Coke and Pepsi aren’t exactly personifications of good behavior. Coke has in recent years been accused of the murder of union leaders at a Coca-Cola bottling plant in Colombia. In India itself, Coke has faced allegations of depleting groundwater in areas where its bottling plants are based. (Coke strongly denies charges of murder at the Colombian plant, which is owned by local businessmen, and says its practices in India are environmentally sound.)

“In the past two years the Coke campaign has grown into the largest anti-corporate movement since the campaign against Nike for sweatshop abuses,” Michael Blanding writes in The Nation. “Around the world, dozens of unions and more than twenty universities have banned Coke from their facilities, while activists have dogged the company from World Cup events in London to the Winter Olympics in Torino.”

Several groups have been organizing around Coke’s depredations, two of the most prominent being and the India Resource Center.

Pepsi’s history is not above reproach, either.
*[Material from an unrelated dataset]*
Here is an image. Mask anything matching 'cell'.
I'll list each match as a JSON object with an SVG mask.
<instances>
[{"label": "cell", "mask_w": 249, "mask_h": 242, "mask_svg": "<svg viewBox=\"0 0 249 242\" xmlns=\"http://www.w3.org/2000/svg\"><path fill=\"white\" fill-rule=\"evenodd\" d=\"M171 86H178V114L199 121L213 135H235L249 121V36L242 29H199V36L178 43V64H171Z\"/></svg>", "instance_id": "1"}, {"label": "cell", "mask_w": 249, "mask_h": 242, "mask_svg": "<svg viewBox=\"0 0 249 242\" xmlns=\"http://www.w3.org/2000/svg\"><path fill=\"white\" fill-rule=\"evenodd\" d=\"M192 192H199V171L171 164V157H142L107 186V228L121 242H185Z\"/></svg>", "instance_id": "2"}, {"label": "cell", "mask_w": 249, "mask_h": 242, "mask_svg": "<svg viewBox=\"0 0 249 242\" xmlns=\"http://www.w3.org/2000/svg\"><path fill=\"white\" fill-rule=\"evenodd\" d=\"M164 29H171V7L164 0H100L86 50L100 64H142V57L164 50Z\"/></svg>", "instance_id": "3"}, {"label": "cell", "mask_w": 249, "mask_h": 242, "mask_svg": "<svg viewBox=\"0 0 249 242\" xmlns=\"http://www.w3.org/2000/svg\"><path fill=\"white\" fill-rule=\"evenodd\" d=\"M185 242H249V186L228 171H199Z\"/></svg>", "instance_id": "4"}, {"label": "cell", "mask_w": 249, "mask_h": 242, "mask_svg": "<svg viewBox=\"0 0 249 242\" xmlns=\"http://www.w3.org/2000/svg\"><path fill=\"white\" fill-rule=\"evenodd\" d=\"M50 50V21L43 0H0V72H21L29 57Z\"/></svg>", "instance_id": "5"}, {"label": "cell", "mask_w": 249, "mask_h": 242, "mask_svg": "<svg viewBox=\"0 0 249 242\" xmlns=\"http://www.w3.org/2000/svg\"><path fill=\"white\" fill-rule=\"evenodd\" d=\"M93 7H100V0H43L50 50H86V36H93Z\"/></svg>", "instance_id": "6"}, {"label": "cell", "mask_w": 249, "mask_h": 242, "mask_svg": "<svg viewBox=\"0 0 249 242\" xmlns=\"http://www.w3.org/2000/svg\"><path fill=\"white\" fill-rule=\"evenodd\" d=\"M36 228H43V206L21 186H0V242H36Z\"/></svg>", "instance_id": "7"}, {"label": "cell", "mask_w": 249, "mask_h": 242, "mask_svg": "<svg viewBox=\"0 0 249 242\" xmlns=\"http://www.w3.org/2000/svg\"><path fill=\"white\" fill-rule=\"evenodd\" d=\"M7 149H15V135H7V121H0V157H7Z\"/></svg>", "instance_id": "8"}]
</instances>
It was for years happy to do business with the hideously repressive regime in Burma before a boycott forced it to withdraw from the country in the late 1990s. And, as former New York Times reporter Stephen Kinzer’s new book, “Overthrow,” reveals, Pepsi’s CEO Donald Kendall was the one who initially broached the idea to President Nixon to overthrow Salvador Allende in Chile. “Nixon focused intensely on his warnings,” writes Kinzer. “From that moment, he never wavered in his determination to bring Allende down.”

But when you’re the Bush Administration, you don’t care about the record of corporations on issues such as democracy, public health or the environment. All you do care about is their bottom line.